Three-dimensional modeling and correlation tomography of gravity gradiometry

Abstract

 In analysis of airborne gravity gradiometry, both the simulation that can calculate precise gravity gradient using subsurface density distribution and the inversion that can estimate subsurface density using observed data are necessary. Both the new simulation method that can treat complex density anomalies ant the new inversion method that is not based on the least-squares method were proposed in this paper.
 Most of three dimensional (3-D) gravity calculations depend on the calculation method using cuboids or rectangular prisms in previous researches. However it is slightly difficult to approximate 3-D terrains and anomalous bodies with complex figure using superposition of cuboids or prisms. For example, it is difficult for the traditional method to construct smooth inclination surface in case of an inclined dyke because an inclined dyke is often approximated by the step-like anomalous body using a lot of cuboids. The new technique to calculate gravity anomaly that is suitable for 3-D terrain and anomalous body with complex figure is proposed in this paper. This technique uses numerical integration using hexahedral element in order to calculate gravity gradiometry anomaly. As the result of numerical simulation using the new 3-D program, it is found that the boundary of density anomaly can be estimated by the distribution of gravity gradient of z-direction (g_zz). And horizontally changed density anomaly can be selectively extracted by using gravity gradient of x-direction and y-direction (g_xx and g_yy). In the simulation of airborne gravity gradiometry, it is found that the peak values of gravity gradient are influenced by the flight height.
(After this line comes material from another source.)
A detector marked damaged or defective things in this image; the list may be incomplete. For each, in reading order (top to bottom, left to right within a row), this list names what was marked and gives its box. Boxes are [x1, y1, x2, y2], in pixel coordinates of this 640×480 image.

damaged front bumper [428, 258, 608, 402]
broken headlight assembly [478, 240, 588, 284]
But the distribution shapes of gravity gradient are not influenced by the flight height. As the result of simulation using the inclined bodies, it is found that inclination angle might be estimated quantitatively from the profile of gravity gradient.
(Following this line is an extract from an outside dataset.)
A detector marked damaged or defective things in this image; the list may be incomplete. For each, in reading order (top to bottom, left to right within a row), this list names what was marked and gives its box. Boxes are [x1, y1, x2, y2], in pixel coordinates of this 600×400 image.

 In addition to the new 3-D simulation method, gravity gradiometry correlation tomography that can estimate 3-D density contrast is proposed in this paper. The correlation tomography can rapidly calculate 3-D correlation factor that reflects relative density distribution although it cannot calculate density distribution directly. As the result of correlation tomography using two density anomalies that have high and low densities, it is confirmed that positive and negative anomalies appeared around the center of high and low density anomalies respectively. The correlation tomography of gravity gradiometry will become a useful tool to analyze gravity gradiometry data as a simplified or auxiliary method for 3-D inversion.